→ Exercise goal
Which lines below contain the string "boulder"? Show each of them in full, and treat uppercase and lowercase as different.
+===+
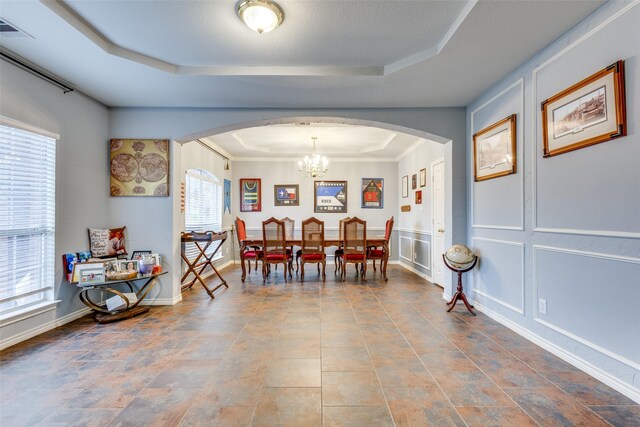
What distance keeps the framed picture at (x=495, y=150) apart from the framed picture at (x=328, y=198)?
12.3 ft

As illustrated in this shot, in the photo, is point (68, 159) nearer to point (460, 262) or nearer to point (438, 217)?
point (460, 262)

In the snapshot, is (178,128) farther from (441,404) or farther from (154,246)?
(441,404)

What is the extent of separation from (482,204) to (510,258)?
725 millimetres

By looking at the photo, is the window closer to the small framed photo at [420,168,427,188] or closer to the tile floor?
the tile floor

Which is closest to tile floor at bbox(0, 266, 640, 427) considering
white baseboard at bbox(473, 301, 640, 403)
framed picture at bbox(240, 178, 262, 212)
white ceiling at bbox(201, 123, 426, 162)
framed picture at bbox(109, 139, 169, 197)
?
white baseboard at bbox(473, 301, 640, 403)

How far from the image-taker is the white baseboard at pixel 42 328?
233cm

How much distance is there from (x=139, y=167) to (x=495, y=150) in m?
4.06

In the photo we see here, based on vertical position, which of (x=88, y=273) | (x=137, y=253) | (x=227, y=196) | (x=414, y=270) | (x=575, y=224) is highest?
(x=227, y=196)

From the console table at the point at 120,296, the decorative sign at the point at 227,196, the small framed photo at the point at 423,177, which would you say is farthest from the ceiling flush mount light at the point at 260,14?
the decorative sign at the point at 227,196

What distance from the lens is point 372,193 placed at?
688 cm

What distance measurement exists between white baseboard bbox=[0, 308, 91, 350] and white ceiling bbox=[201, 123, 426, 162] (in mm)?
3118

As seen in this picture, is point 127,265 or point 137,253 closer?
point 127,265

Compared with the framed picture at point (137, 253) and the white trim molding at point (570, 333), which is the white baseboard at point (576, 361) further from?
the framed picture at point (137, 253)

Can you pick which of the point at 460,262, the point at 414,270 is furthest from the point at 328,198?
the point at 460,262
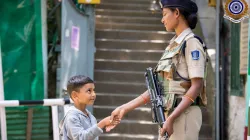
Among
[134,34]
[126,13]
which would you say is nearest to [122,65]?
[134,34]

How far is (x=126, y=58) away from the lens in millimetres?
11344

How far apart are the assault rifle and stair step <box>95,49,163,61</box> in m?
6.71

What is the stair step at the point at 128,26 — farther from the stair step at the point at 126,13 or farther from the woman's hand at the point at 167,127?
the woman's hand at the point at 167,127

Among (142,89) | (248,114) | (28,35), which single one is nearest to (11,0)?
(28,35)

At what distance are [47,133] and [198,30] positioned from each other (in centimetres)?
379

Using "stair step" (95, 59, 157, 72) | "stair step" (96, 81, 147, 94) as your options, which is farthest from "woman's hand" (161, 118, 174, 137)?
"stair step" (95, 59, 157, 72)

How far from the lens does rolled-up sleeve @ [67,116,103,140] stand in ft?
14.9

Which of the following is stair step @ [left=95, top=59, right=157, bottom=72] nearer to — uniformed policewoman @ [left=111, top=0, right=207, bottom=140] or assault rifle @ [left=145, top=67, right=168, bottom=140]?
assault rifle @ [left=145, top=67, right=168, bottom=140]

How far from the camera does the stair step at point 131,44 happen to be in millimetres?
11586

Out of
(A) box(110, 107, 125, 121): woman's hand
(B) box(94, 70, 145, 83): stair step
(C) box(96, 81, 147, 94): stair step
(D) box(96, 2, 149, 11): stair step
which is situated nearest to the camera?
(A) box(110, 107, 125, 121): woman's hand

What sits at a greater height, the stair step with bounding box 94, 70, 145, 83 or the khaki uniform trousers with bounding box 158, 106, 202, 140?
the khaki uniform trousers with bounding box 158, 106, 202, 140

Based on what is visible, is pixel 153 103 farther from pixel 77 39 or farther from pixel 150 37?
pixel 150 37

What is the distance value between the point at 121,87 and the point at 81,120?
5879mm

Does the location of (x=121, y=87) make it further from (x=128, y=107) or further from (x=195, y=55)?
(x=195, y=55)
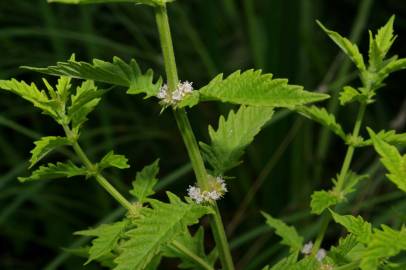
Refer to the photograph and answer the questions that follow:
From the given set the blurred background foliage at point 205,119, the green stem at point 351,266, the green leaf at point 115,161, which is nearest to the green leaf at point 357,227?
the green stem at point 351,266

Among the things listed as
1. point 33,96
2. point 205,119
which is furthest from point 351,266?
point 205,119

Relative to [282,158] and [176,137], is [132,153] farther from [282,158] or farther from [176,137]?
[282,158]

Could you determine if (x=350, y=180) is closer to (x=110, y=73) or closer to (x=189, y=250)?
(x=189, y=250)

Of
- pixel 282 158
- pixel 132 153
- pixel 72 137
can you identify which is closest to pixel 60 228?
pixel 132 153

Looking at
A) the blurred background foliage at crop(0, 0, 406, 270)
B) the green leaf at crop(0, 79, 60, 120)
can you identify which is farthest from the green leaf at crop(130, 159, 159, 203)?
the blurred background foliage at crop(0, 0, 406, 270)

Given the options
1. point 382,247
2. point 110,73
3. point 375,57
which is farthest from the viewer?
point 375,57

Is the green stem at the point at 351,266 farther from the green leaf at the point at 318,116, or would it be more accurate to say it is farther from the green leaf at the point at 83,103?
the green leaf at the point at 83,103

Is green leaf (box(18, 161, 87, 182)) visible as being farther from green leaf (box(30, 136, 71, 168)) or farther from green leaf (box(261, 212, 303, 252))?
green leaf (box(261, 212, 303, 252))
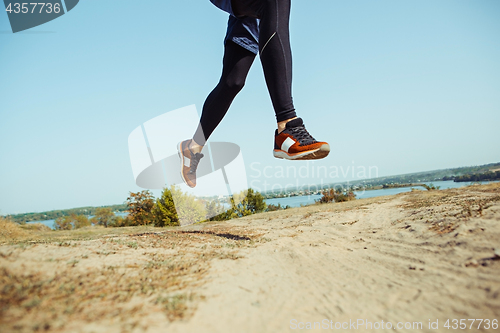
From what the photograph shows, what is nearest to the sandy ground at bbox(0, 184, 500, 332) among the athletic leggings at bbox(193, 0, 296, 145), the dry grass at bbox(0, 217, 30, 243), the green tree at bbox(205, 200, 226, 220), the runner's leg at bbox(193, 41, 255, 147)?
the athletic leggings at bbox(193, 0, 296, 145)

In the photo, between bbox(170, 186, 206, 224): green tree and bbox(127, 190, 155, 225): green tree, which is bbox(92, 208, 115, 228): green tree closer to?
bbox(127, 190, 155, 225): green tree

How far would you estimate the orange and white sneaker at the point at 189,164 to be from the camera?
2.60 m

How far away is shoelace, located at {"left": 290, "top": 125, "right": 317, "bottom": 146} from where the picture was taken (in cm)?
185

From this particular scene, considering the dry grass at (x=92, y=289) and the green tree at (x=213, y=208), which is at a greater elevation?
the dry grass at (x=92, y=289)

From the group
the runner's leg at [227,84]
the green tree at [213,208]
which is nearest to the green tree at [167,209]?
the green tree at [213,208]

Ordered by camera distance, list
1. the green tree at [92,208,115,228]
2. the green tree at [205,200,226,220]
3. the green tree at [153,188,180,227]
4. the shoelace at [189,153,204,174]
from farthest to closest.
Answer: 1. the green tree at [92,208,115,228]
2. the green tree at [205,200,226,220]
3. the green tree at [153,188,180,227]
4. the shoelace at [189,153,204,174]

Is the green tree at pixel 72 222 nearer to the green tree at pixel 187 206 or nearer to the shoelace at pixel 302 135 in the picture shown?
the green tree at pixel 187 206

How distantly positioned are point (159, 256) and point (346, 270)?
1.31 meters

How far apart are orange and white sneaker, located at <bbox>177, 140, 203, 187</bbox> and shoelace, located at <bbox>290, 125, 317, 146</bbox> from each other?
1119 mm

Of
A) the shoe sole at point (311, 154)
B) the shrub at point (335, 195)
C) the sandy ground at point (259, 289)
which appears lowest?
the shrub at point (335, 195)

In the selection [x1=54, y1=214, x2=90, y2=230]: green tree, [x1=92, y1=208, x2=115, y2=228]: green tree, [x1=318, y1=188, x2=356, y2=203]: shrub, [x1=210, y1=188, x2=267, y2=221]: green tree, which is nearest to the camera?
[x1=318, y1=188, x2=356, y2=203]: shrub

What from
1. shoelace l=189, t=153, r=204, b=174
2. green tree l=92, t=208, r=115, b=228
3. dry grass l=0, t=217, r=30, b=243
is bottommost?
green tree l=92, t=208, r=115, b=228

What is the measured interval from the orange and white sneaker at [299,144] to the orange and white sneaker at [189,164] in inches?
40.1

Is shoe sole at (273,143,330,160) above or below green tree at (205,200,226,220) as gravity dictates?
above
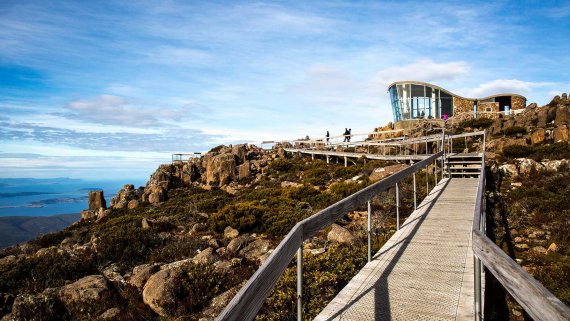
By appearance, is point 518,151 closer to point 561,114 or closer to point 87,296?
point 561,114

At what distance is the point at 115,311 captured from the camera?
689cm

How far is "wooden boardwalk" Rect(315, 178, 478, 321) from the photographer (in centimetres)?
379

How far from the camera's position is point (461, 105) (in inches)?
1886

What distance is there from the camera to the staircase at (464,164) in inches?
587

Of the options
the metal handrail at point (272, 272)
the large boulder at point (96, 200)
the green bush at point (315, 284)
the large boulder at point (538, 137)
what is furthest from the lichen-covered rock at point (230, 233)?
the large boulder at point (96, 200)

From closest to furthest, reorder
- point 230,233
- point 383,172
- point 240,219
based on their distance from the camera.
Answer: point 230,233 < point 240,219 < point 383,172

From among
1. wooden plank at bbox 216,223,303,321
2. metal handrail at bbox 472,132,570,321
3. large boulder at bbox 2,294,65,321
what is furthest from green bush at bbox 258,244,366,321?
large boulder at bbox 2,294,65,321

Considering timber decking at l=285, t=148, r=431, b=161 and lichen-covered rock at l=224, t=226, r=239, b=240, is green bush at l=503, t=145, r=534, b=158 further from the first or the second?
lichen-covered rock at l=224, t=226, r=239, b=240

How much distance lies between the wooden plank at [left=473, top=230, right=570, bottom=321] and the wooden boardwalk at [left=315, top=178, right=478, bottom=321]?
1.51 m

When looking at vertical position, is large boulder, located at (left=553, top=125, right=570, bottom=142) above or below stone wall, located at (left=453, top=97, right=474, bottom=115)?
below

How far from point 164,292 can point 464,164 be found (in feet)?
44.2

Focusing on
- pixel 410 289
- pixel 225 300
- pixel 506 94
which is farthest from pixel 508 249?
pixel 506 94

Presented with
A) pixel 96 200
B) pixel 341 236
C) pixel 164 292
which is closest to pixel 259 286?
pixel 164 292

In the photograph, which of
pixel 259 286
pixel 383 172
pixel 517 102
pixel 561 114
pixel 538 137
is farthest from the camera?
pixel 517 102
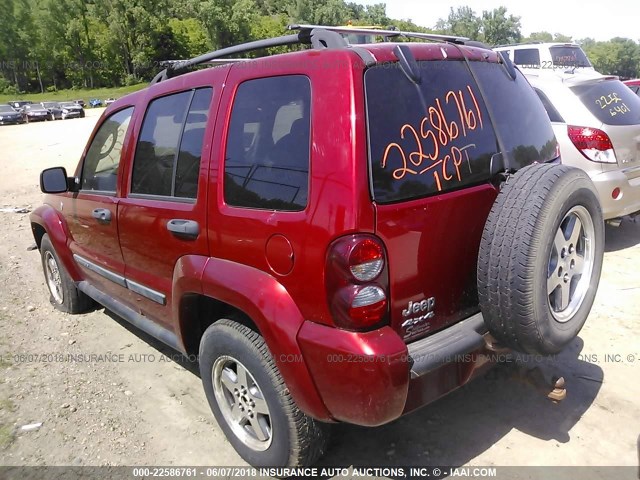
+===+
→ Answer for this exercise
the large boulder at point (96, 200)
the large boulder at point (538, 137)
the large boulder at point (96, 200)
3. large boulder at bbox 2,294,65,321
large boulder at bbox 2,294,65,321
When looking at vertical position, is large boulder, located at (left=553, top=125, right=570, bottom=142) above or below stone wall, located at (left=453, top=97, right=474, bottom=115)?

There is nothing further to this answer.